B) Regional History
A Brief History of Windsor
In this transcript, the announcer invited the station's honorable guest, Dr. N.F. Morrision, for a talk of Windsor's development in urban areas and the city's connectional with the national narrative. The announcer also promoted two of Dr. Morrision's most well-known publications. The intermittent advertisement included the promotion of Essex County as "the Sun Parlour of Canada" and a new playhouse that began its business in Leamington.
Dr. Morrison began his speech with the geographical features of Windsor, then he gradually introduced topics that were strongly tied with regional identity. The topics included the transfer of French authority to the British in mid-18th Century, rail communication developments, the establishment of Hiram Walker Distillery, the industrial boom during the First World War, the Essex Scottish Regiment in Dieppe in 1942, and more. These themes were the city's milestone developments, and many of the local popuation would them highly relevant.

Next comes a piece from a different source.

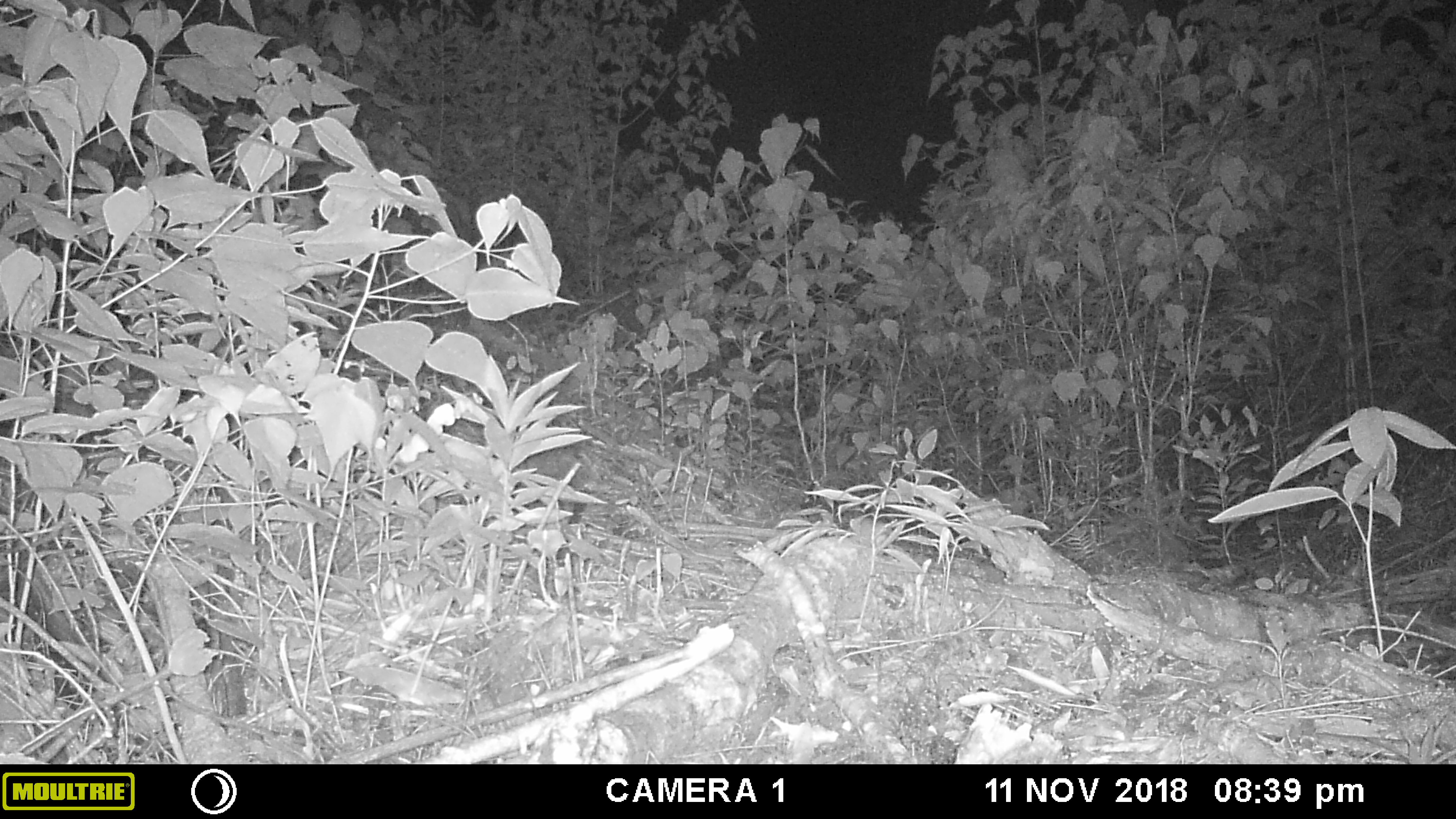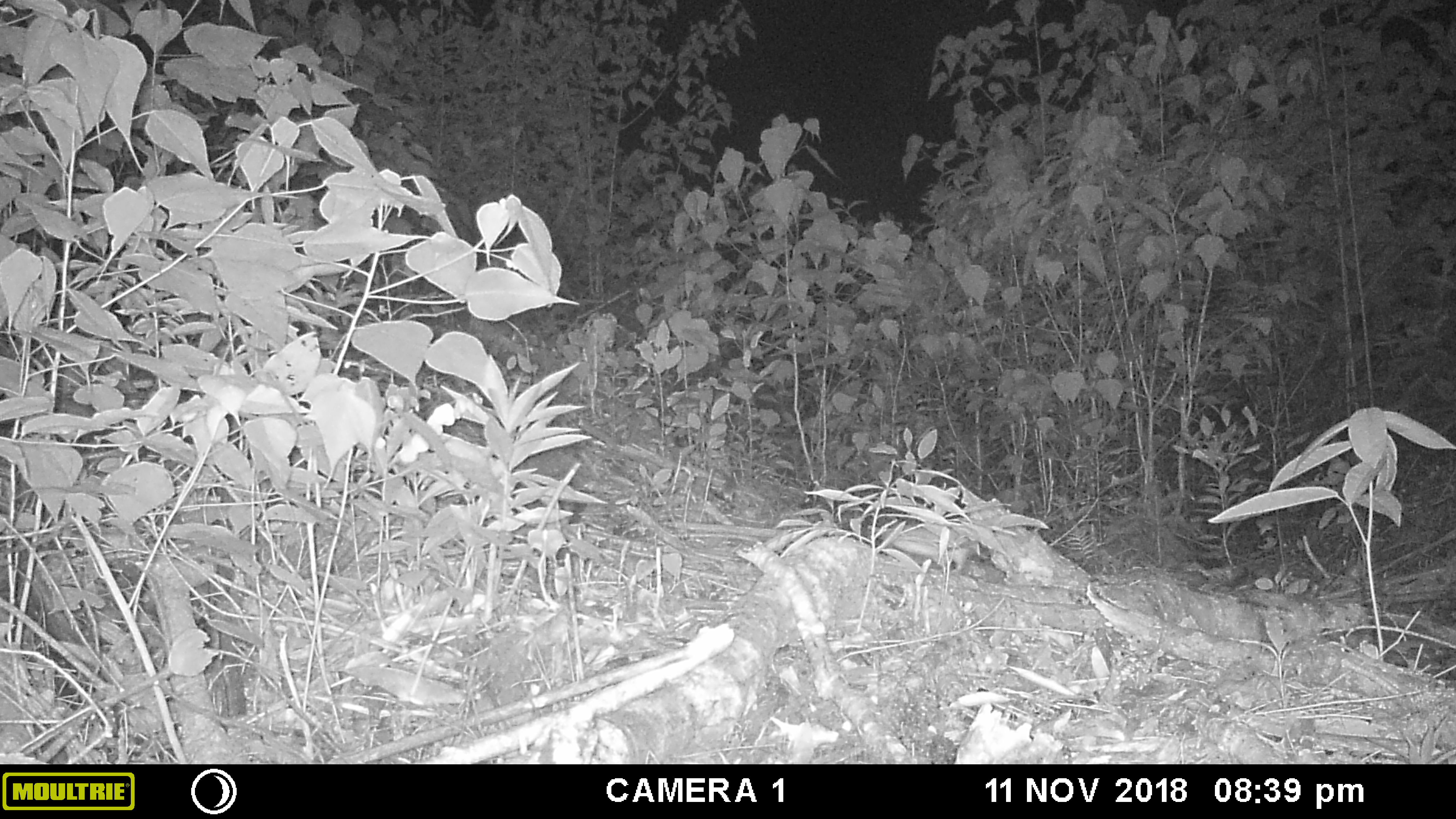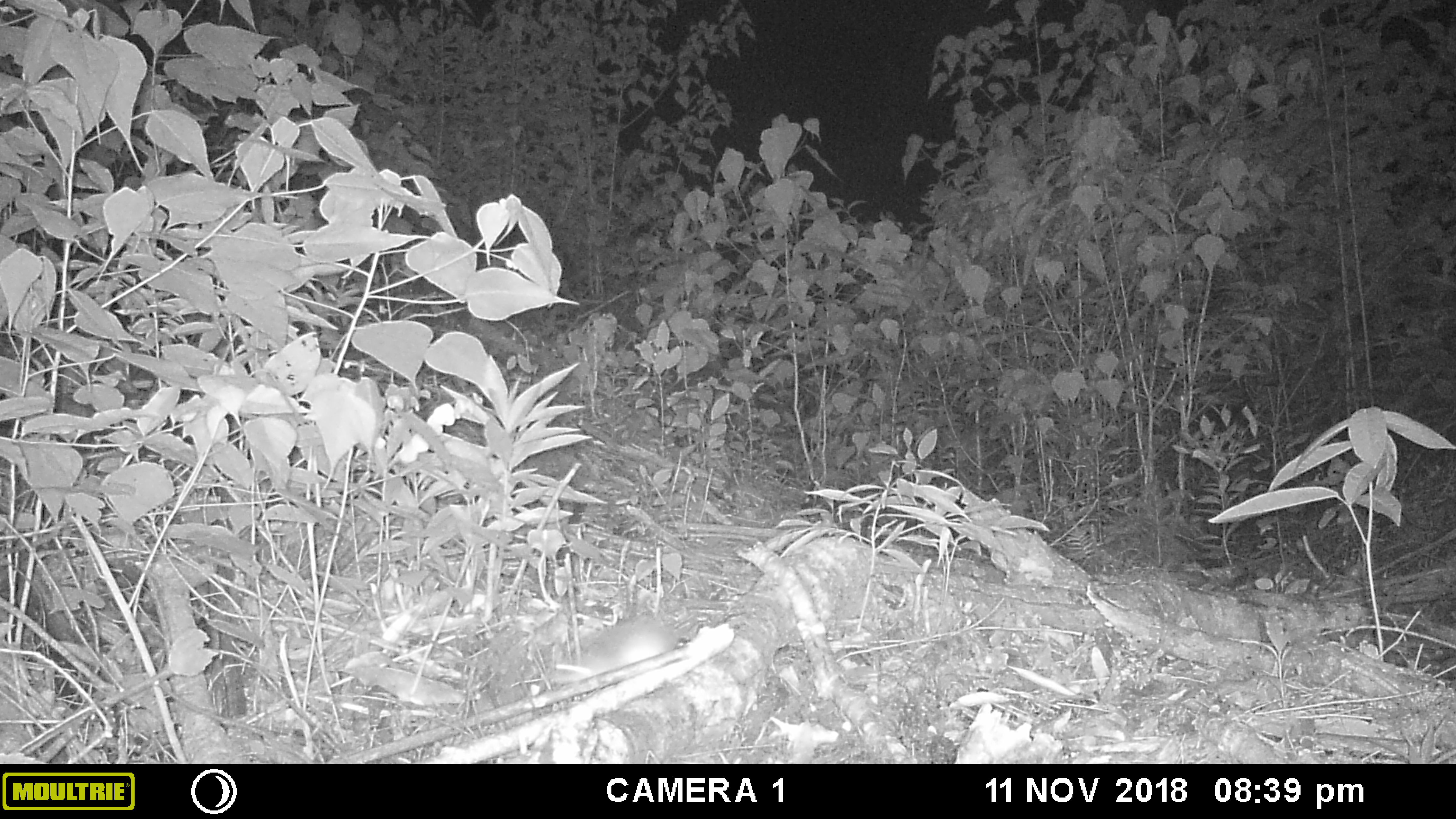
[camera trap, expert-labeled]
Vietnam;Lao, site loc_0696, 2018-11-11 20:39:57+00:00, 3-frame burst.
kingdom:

Amherstburg in the War of 1812
In this transcript, the announcer introduced the guest speaker, Mr. David P. Botsford, who directed the Fort Malden National Historic Site in the 1960s. In the advertisement, the announcer promoted Essex County as an ideal places for vacations, especailly for tourists across the border.

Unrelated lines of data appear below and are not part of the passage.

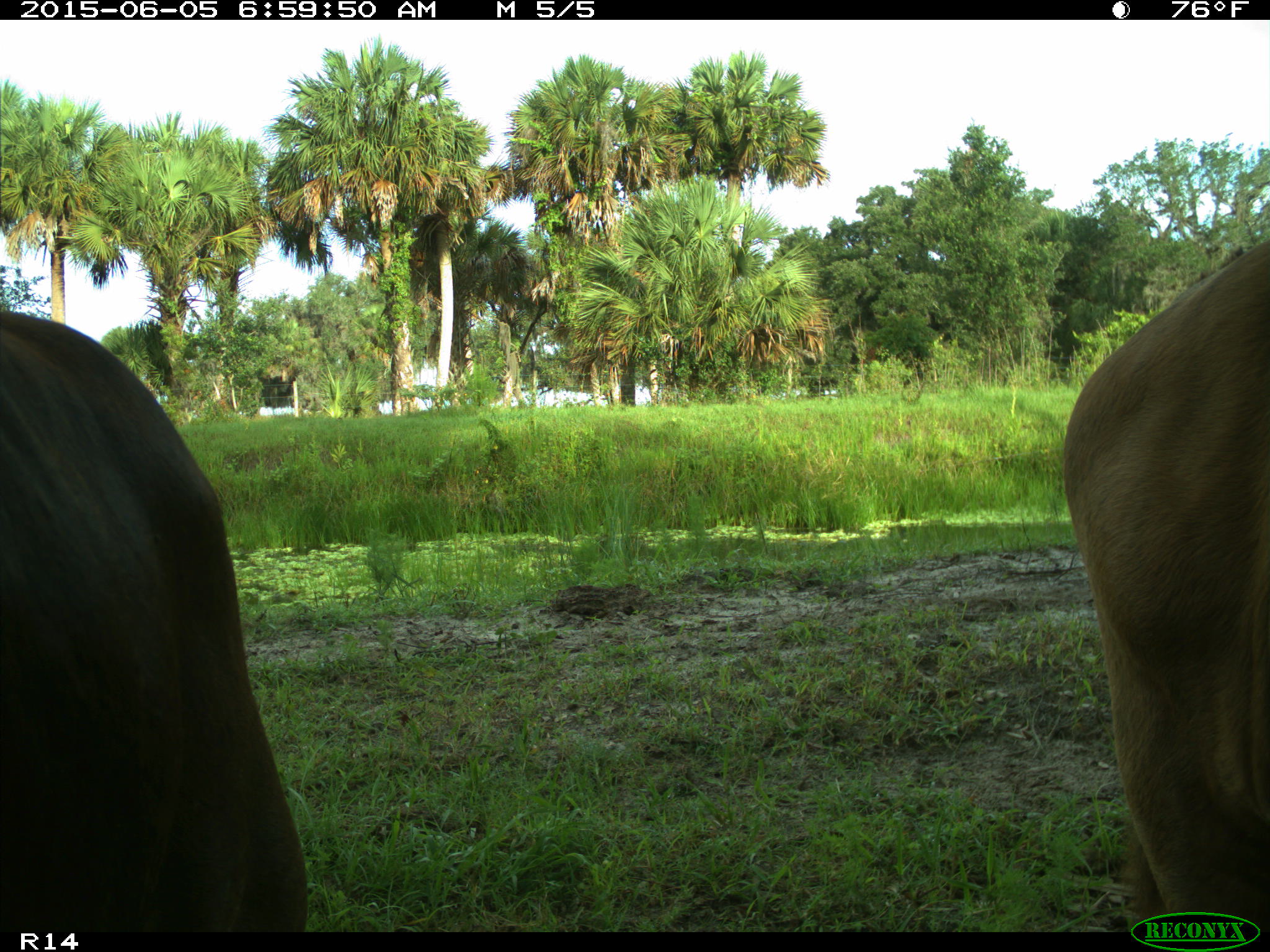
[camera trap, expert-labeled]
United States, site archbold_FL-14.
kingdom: Animalia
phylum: Chordata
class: Mammalia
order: Artiodactyla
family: Bovidae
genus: Bos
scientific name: Bos taurus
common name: domestic cow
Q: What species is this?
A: Bos taurus (domestic cow).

During the broadcast, Mr. Botsford explained how Fort Malden and Amherstburg were embroiled in the conflict, and the strategic significance of the locations to the British, the Americans, as well as the Native American parties under General Tecumseh. He then described vividly what happened during the skirmishes and exchange of fire. He then discussed other small engagements and the aftermath of all the war, including a desperate attempt to recover a gold hoard guarded by supposedly well-trusted officers near Fort Malden.
Pontiac, the Ottawa Chief
The announcer began the transcript with an introduction of the guest speaker, Mr. Howard H. Peckham, a history profeesor at the University of Michigan. During the brief advertisement session, The announcer promoted Essex and Kent counties as excellent tourist destinations, perfect during summer times, and easily accessible from Michigan and Ohio through the traffic tunnel between Detroit and Windsor.

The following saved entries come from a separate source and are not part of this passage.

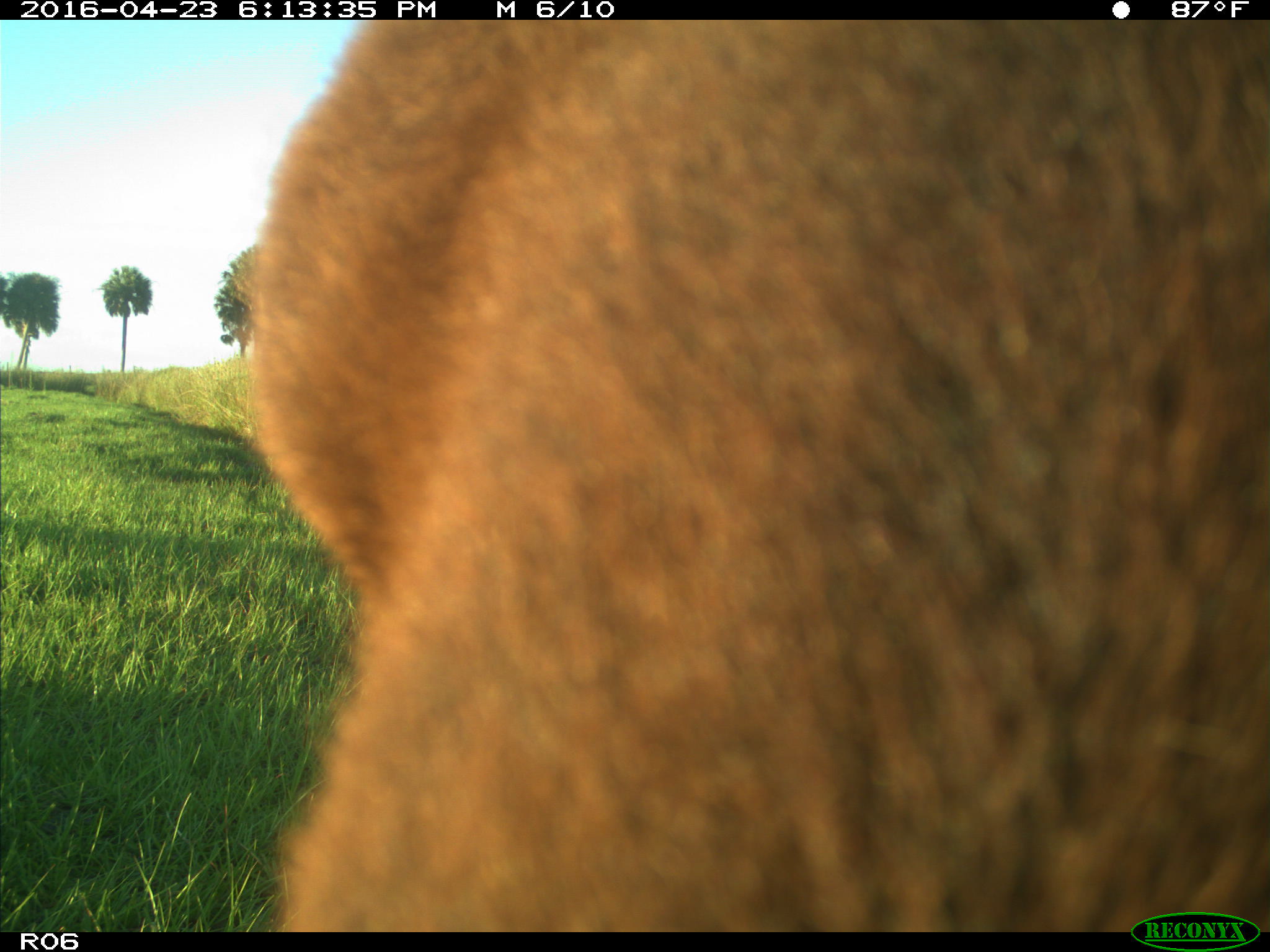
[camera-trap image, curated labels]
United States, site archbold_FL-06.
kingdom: Animalia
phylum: Chordata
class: Mammalia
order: Artiodactyla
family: Bovidae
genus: Bos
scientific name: Bos taurus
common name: domestic cow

Mr. Peckham began his speech with an introduciton of Chief Pontiac's early life in Ottawa Village, which is located at nowadays' Walkerville. Pontiac grew up in an environment where hunting tools and firearms were highly accessible, and he was actively involved in fur and firearms along with the Ottawas. Mr. Peckham then mentioned how Pontiac's participation in the French-Indian War and his pursuit of peace settlement with the Amercians after the war. However, Pontiac was assassinated with unknown reasons, and he remained buried at the stop where was killed.